Нет, чем бы меня ни завлекали, а я задыхаюсь в той сфере, которая зовётся службой, буквально задыхаюсь. Предложите-ка какому-нибудь знаменитому тенору или басу петь стоя по уши в воде... Так-то. Потому и эта стихия — не по мне. И если я в чём виноват, так только в том, что недостаточно решительно объяснялся на этот счёт. Однако если бы я от начала до конца высказал своё кредо, меня не только не стали бы удерживать, но ещё и плечами пожали бы с презрительным сожалением. На компромисс я согласился из деликатности, из уважения и, если угодно, из привязанности. Но, видно, тянуть дальше с компромиссом не удастся. Что ж, тогда пришло, выходит, время поступков. Но я поступлю иначе, чем представляет мадемуазель Тютчева. Надеюсь, она меня поймёт. И если бы мои чувства и мой образ мыслей могли стать известны и выше, я был бы счастлив. Итак, уж лучше поздно, чем никогда.

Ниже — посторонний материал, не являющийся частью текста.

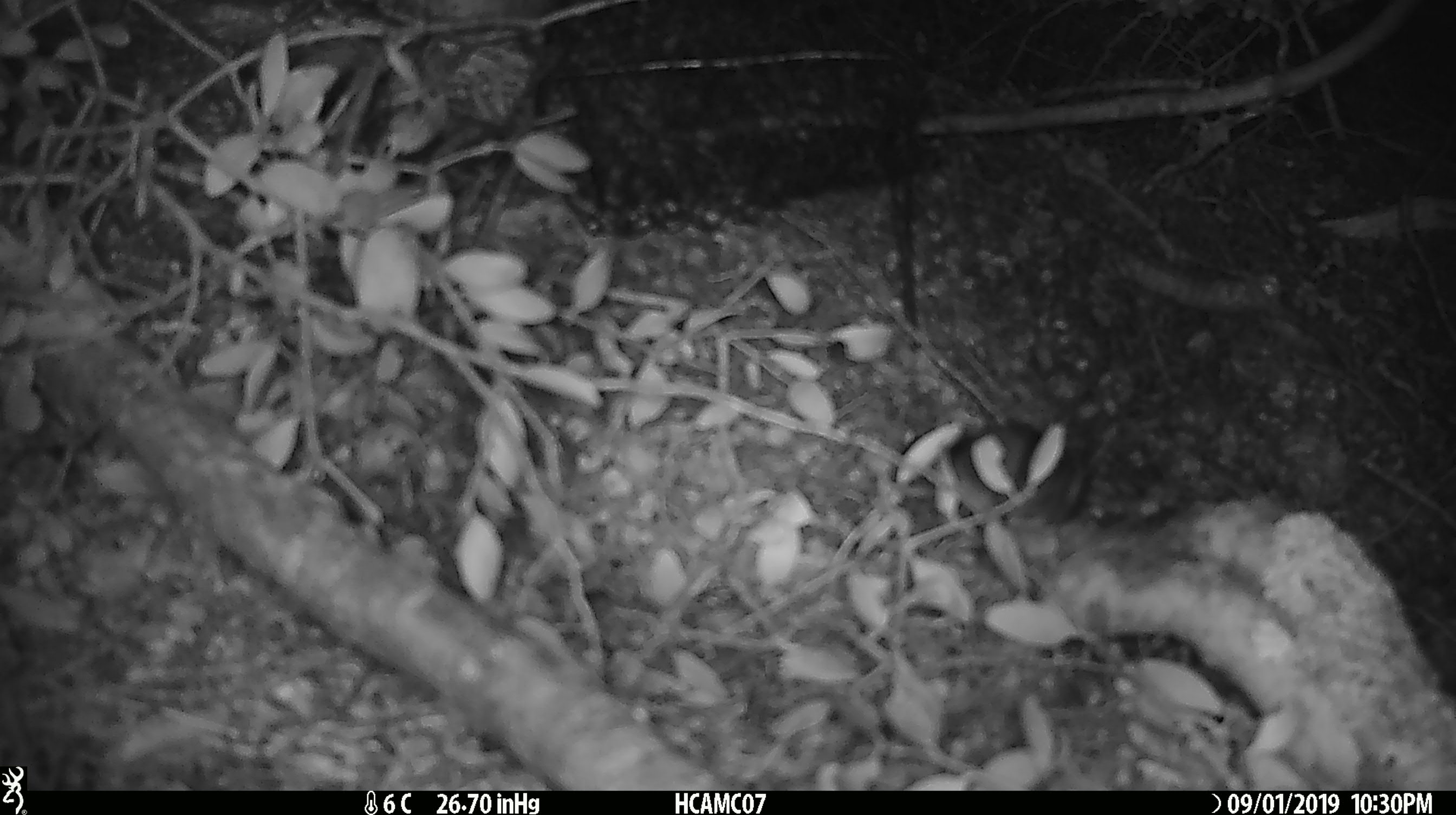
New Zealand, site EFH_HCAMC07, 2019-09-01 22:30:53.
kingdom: Animalia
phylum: Chordata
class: Mammalia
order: Rodentia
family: Muridae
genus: Mus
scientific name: Mus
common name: mouse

Так как же он должен был поступить теперь, как? Он знал, что в решительном поступке его поддержит Софи — сколько раз он говорил ей: «Помоги мне жить вне мундиров и парадов».

Он вспомнил тех, кто были его наставниками, — дядю Алёшу, открывшего ему мир прекрасного, дядю Василия, ценившего прямоту и полагавшегося всегда на собственные силы, дядю Льва, стремившегося и в тяжёлой, связывающей поступь колее выбирать дороги добра... Но каждому из этих умных и незаурядных людей, столько сил отдавших, чтобы пробиться наверх, так и не удалось сделать решительного шага в сторону от соблазнов и мишуры тронов, чтобы до конца остаться самими собой.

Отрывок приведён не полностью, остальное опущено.